Instructions to follow:
This exercise needs the complete data reproduced exactly.

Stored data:
'''

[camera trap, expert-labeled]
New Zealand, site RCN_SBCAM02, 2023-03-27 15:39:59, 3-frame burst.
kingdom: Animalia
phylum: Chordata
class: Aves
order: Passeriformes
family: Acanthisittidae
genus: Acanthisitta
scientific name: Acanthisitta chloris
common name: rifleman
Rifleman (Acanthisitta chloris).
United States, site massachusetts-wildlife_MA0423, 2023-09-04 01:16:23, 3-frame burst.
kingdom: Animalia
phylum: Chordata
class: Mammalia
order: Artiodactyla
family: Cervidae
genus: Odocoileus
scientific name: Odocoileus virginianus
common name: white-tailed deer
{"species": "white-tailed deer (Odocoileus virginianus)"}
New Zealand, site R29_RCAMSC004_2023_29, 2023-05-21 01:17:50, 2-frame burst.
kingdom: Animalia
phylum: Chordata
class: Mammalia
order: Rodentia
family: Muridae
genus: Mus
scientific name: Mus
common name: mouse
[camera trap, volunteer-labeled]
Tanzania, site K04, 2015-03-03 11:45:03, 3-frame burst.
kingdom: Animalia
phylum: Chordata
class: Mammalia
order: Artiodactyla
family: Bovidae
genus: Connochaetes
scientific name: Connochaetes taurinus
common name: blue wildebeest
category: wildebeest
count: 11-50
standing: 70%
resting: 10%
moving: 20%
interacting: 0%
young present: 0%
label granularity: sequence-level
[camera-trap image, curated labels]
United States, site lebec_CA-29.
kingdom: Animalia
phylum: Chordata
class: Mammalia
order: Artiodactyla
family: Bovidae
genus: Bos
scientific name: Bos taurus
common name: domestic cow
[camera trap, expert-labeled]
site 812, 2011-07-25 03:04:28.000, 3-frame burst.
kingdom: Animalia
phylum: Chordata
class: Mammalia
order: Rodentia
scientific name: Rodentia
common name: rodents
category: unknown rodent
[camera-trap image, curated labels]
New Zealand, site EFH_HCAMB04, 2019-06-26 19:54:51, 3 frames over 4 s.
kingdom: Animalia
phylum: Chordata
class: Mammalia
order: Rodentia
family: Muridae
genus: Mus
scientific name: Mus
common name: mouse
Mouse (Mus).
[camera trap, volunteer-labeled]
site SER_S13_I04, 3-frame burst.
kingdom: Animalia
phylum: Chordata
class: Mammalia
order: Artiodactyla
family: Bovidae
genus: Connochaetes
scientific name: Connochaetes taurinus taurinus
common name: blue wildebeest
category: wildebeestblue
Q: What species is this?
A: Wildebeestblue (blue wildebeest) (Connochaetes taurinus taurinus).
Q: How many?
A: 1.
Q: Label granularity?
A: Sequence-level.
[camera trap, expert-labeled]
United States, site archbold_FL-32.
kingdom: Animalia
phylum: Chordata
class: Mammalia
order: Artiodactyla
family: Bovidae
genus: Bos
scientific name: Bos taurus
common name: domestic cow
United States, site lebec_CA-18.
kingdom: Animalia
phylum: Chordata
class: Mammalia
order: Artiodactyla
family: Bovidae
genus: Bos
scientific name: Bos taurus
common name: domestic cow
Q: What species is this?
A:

'''

Expected answer:
[camera trap, expert-labeled]
New Zealand, site RCN_SBCAM02, 2023-03-27 15:39:59, 3-frame burst.
kingdom: Animalia
phylum: Chordata
class: Aves
order: Passeriformes
family: Acanthisittidae
genus: Acanthisitta
scientific name: Acanthisitta chloris
common name: rifleman
Rifleman (Acanthisitta chloris).
United States, site massachusetts-wildlife_MA0423, 2023-09-04 01:16:23, 3-frame burst.
kingdom: Animalia
phylum: Chordata
class: Mammalia
order: Artiodactyla
family: Cervidae
genus: Odocoileus
scientific name: Odocoileus virginianus
common name: white-tailed deer
{"species": "white-tailed deer (Odocoileus virginianus)"}
New Zealand, site R29_RCAMSC004_2023_29, 2023-05-21 01:17:50, 2-frame burst.
kingdom: Animalia
phylum: Chordata
class: Mammalia
order: Rodentia
family: Muridae
genus: Mus
scientific name: Mus
common name: mouse
[camera trap, volunteer-labeled]
Tanzania, site K04, 2015-03-03 11:45:03, 3-frame burst.
kingdom: Animalia
phylum: Chordata
class: Mammalia
order: Artiodactyla
family: Bovidae
genus: Connochaetes
scientific name: Connochaetes taurinus
common name: blue wildebeest
category: wildebeest
count: 11-50
standing: 70%
resting: 10%
moving: 20%
interacting: 0%
young present: 0%
label granularity: sequence-level
[camera-trap image, curated labels]
United States, site lebec_CA-29.
kingdom: Animalia
phylum: Chordata
class: Mammalia
order: Artiodactyla
family: Bovidae
genus: Bos
scientific name: Bos taurus
common name: domestic cow
[camera trap, expert-labeled]
site 812, 2011-07-25 03:04:28.000, 3-frame burst.
kingdom: Animalia
phylum: Chordata
class: Mammalia
order: Rodentia
scientific name: Rodentia
common name: rodents
category: unknown rodent
[camera-trap image, curated labels]
New Zealand, site EFH_HCAMB04, 2019-06-26 19:54:51, 3 frames over 4 s.
kingdom: Animalia
phylum: Chordata
class: Mammalia
order: Rodentia
family: Muridae
genus: Mus
scientific name: Mus
common name: mouse
Mouse (Mus).
[camera trap, volunteer-labeled]
site SER_S13_I04, 3-frame burst.
kingdom: Animalia
phylum: Chordata
class: Mammalia
order: Artiodactyla
family: Bovidae
genus: Connochaetes
scientific name: Connochaetes taurinus taurinus
common name: blue wildebeest
category: wildebeestblue
Q: What species is this?
A: Wildebeestblue (blue wildebeest) (Connochaetes taurinus taurinus).
Q: How many?
A: 1.
Q: Label granularity?
A: Sequence-level.
[camera trap, expert-labeled]
United States, site archbold_FL-32.
kingdom: Animalia
phylum: Chordata
class: Mammalia
order: Artiodactyla
family: Bovidae
genus: Bos
scientific name: Bos taurus
common name: domestic cow
United States, site lebec_CA-18.
kingdom: Animalia
phylum: Chordata
class: Mammalia
order: Artiodactyla
family: Bovidae
genus: Bos
scientific name: Bos taurus
common name: domestic cow
Q: What species is this?
A:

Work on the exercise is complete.